Conceitualmente, um dever absoluto deveria superar todas as condicionantes contrárias. Nesse caso, deveria superar o conflito normativo entre o combate à impunidade e a segurança jurídica, por exemplo, ou, quiçá, a presunção de inocência, o que colocaria, certamente, a punição em desvantagem.

O matiz constitucional do Estado Democrático de Direito é a liberdade. É o ponto de partida, o que justifica o magnetismo normativo que deve restabelecer a presunção de inocência até o trânsito em julgado da sentença penal condenatória.

A tutela penal predispõe um sistema preventivo, não uma repressão quando já houve a violação de bem jurídico penalmente tutelado. Greco alerta que, no momento em que se vai castigar, já houve uma violação, o que desnatura sua motivação protetiva. Repisando, não se trata de uma proteção!

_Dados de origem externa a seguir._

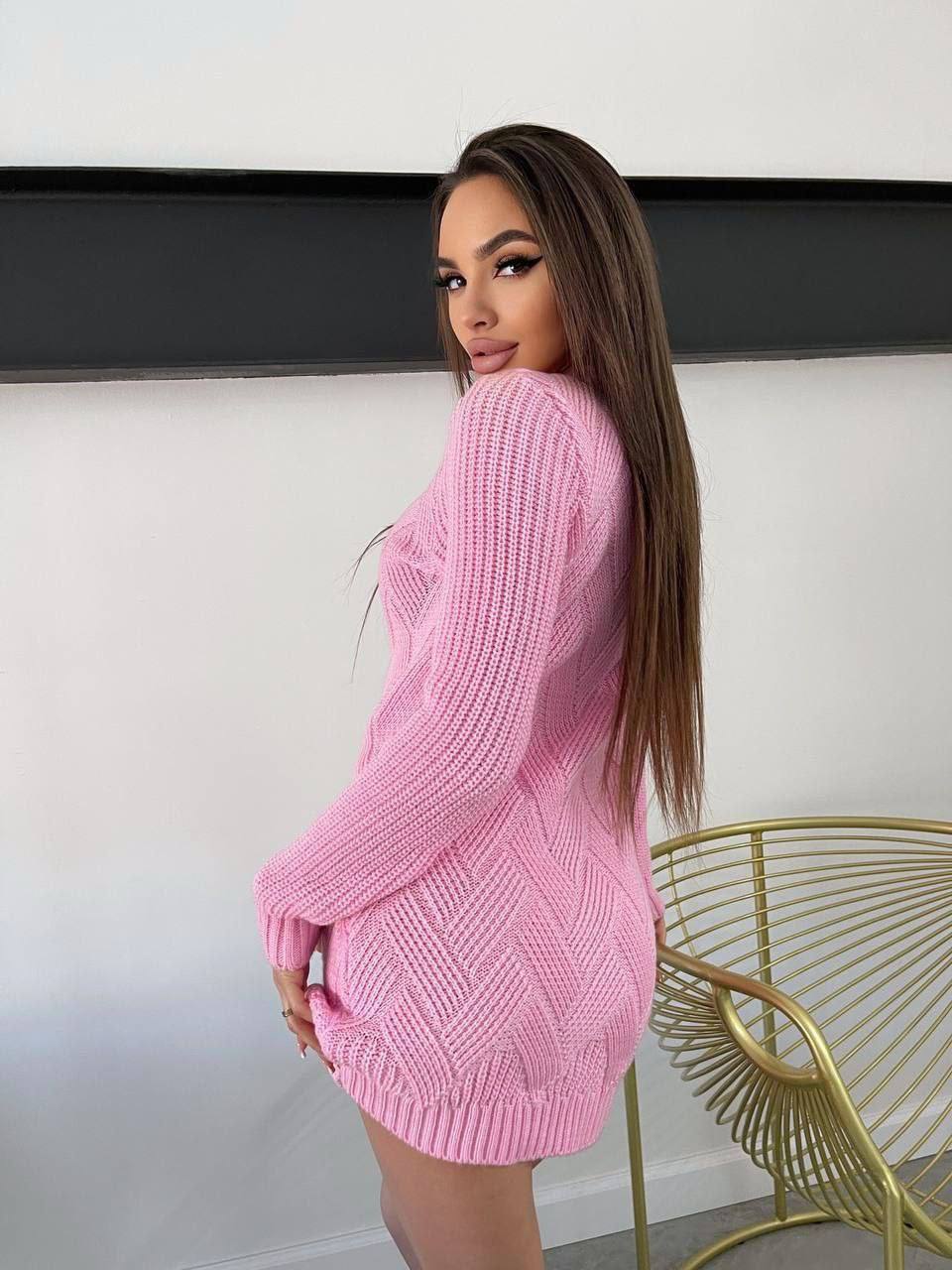 Woman wearing a pink knitted dress standing in a minimalistic room with a chair.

Também, afasta a hipótese de que argumentos assessórios fomentam um direito absoluto de castigo. O mais popular, o combate à impunidade, segundo o doutrinador, advém de um mero argumento, de natureza retórica:

“A falta de punição não é um problema per se, em uma concepção liberal que entende que a liberdade é o ponto de partida e que fundamenta outros deveres, a ideia da impunidade só tem um sentido, que é afirmar que há um dever de castigar que não foi cumprido. A impunidade não é um fundamento para o dever de castigar, ele pressupõe esse dever e o cumprimento desse dever[3]”.

Sem embargos, nenhuma teoria da pena poderá chegar a um dever incondicionado e absoluto de castigar. Mesmo que haja um impulso social, é preciso findar expectativas punitivistas.

Rubens Casara[4] alerta sobre a manipulação oriunda do espetáculo acusatório ao demonstrar o risco institucional caso o sistema de Justiça criminal seja usado como um “aparelho” sintonizado em um programa autoritário, o que acaba por gerar instabilidade social, que põe em risco as instituições e permite o crescimento de poderes desvirtuados.


[1] CIRINO DOS SANTOS, Juarez. Direito Penal: parte geral / Juarez Cirino dos Santos. – 7. ed. rev. atual. ampl. – Florianópolis, SC : Empório do Direito, 2017, pág. 5.
[2] Em palestra proferida no Simpósio Internacional: “Justicia transicional y Derecho penal internacional Dimensiones filosóficas y jurídica”, realizado nos dias 8, 10 e 11 de março de 2017, na Universidad de Antioquia (Médelin-Colômbia). Fonte: https://www.youtube.com/watch?v=0TDfLvD0zYw#action=share
[3] Idem 2.
[4] CASARA, Rubens R. R. Processo Penal do Espetáculo: Ensaios sobre o poder penal, a dogmática e o autoritarismo na sociedade brasileira. 1º Ed. Florianópolis: Empório do Direito Editora, 2015.